WHAT IS REQUIRED: Please retype every entry as written, and keep the pictures out.

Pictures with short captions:
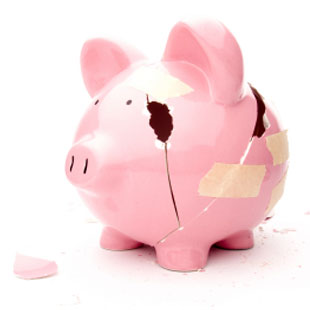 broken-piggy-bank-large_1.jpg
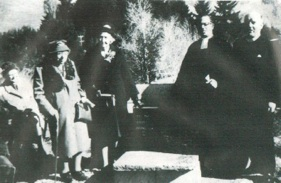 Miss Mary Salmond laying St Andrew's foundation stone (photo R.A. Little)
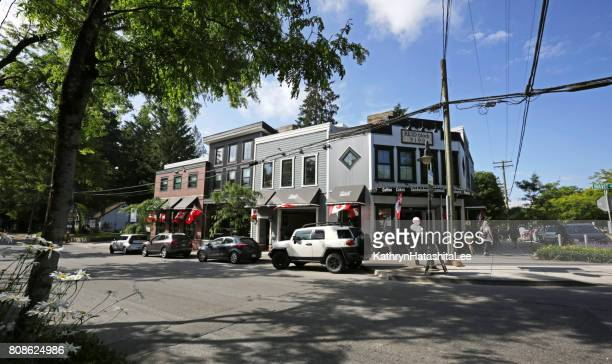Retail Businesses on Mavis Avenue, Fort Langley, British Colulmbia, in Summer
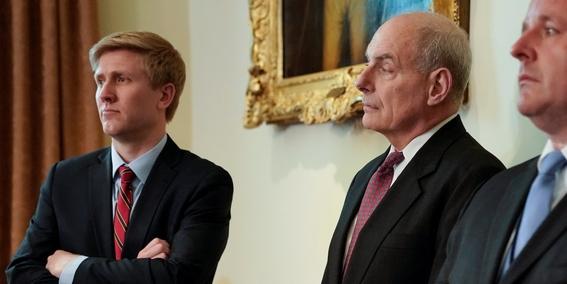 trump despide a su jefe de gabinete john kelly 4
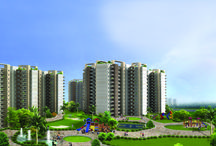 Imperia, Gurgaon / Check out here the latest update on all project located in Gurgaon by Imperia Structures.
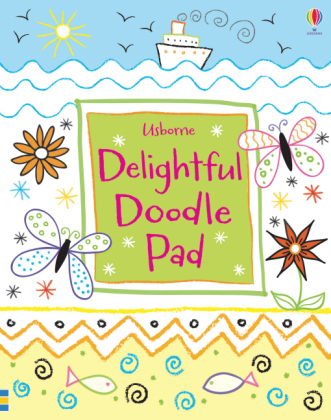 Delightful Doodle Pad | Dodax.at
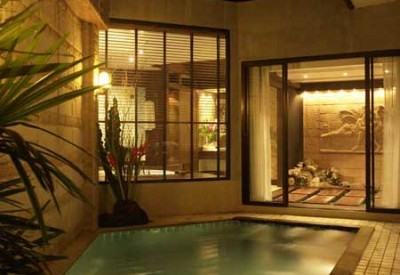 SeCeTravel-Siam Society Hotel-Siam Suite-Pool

RESULT:
 broken-piggy-bank-large_1.jpg
 Miss Mary Salmond laying St Andrew's foundation stone (photo R.A. Little)
Retail Businesses on Mavis Avenue, Fort Langley, British Colulmbia, in Summer
 trump despide a su jefe de gabinete john kelly 4
 Imperia, Gurgaon / Check out here the latest update on all project located in Gurgaon by Imperia Structures.
 Delightful Doodle Pad | Dodax.at
 SeCeTravel-Siam Society Hotel-Siam Suite-Pool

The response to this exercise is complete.